Бируте Бураускайте, возглавляющая в Вильнюсе Центр изучения геноцида и сопротивления жителей Литвы, недавно с коллегами по приглашению петербургского отделения организации "Мемориал" побывала в Карелии:
– Видно, что сотрудников "Мемориала", которые делают огромную исследовательскую и археологическую работу, российская власть недолюбливает. Мы приехали в Сандармох – это 20 километров на север от Медвежьегорска – для участия в днях памяти. В этом году исполняется 80 лет начала Большого террора, и как раз большинство закопанных там жертв – 1937 года. Собрались по традиции в первые дни августа на площади, в том числе дипломаты, возложить цветы к памятному камню.
Встреча по случаю такой даты, в таком месте, конечно, сама по себе морально тяжелая для людей, так еще потом в отношении руководителя петербургского "Мемориала" завели административное дело. За то, что она якобы организовала неразрешенный митинг. А мы просто возложили цветы.
Почему так? Наверное, чтобы люди боялись, чтобы замолчать эти мероприятия.
Нужно стремиться к правде об исторических событиях. В России этому чинят преграды.

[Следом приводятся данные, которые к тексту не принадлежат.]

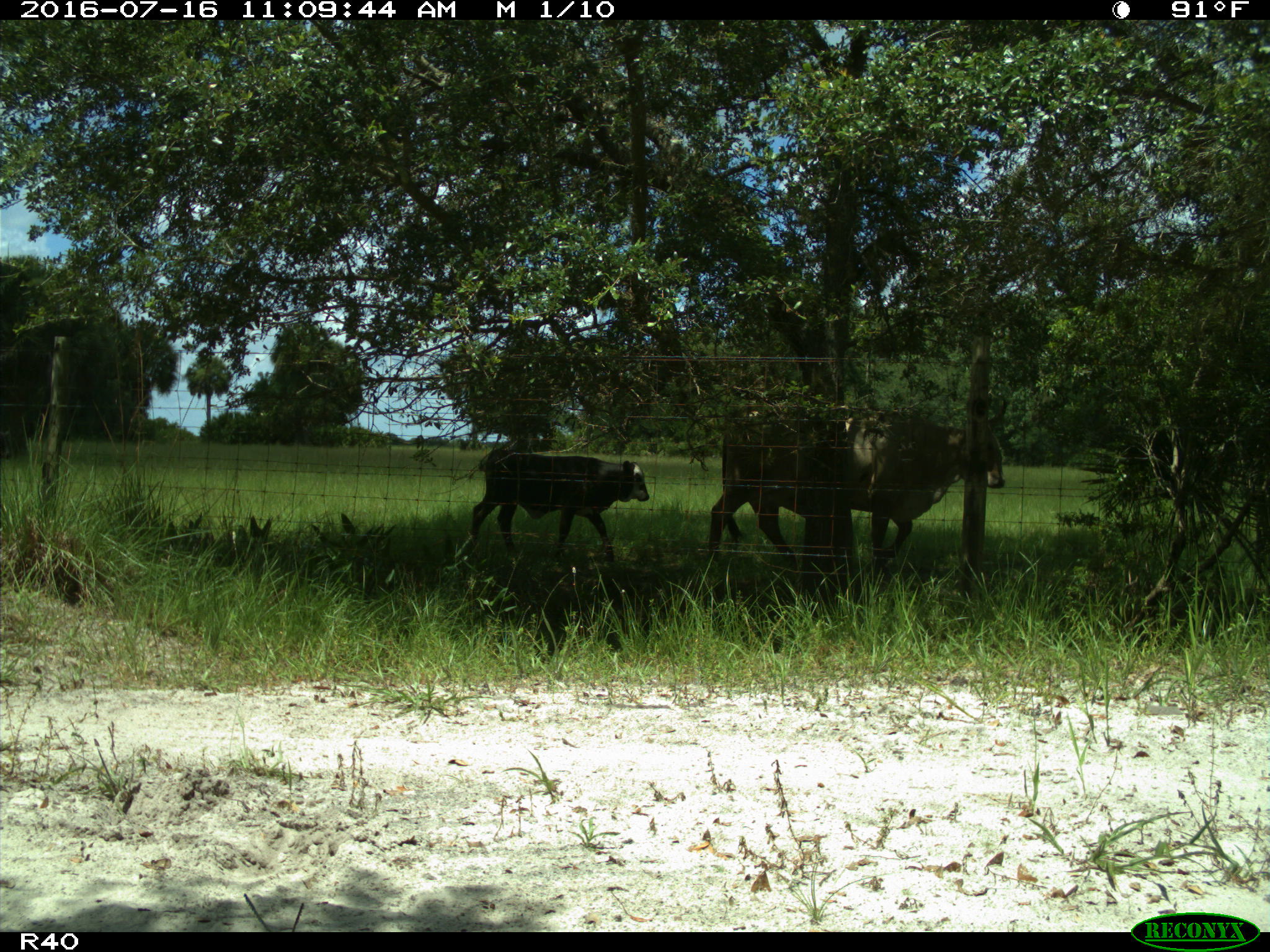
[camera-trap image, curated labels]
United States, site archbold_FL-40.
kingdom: Animalia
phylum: Chordata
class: Mammalia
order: Artiodactyla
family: Bovidae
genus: Bos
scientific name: Bos taurus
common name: domestic cow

А нужно стремиться к правде об исторических событиях. Хотя стопроцентной правды мы сейчас уже не узнаем, но идти в эту сторону надо. Чтобы общество, молодежь и люди, которые сами это испытали, понемногу к ней приближались. В России этому чинят преграды.
Ездили мы и на Соловки. Плыли корабликом по довольно ветреному морю. Я там была уже однажды, в 1976 году. Дороги такие же. Плохие. Но, в общем, конечно, из-за туристов цивилизация чувствуется: базы, домики с удобствами, экскурсии по истории Соловецкого монастыря, некоторые – по истории лагеря.
Летом там живет всего около 900 человек, зимой остается половина. В школе 11 учеников. Климат суровый, и главное, что все привозное. Раньше, помню, у них были свои огородики какие-то, а сейчас продукты неместные, и все работают на туризм.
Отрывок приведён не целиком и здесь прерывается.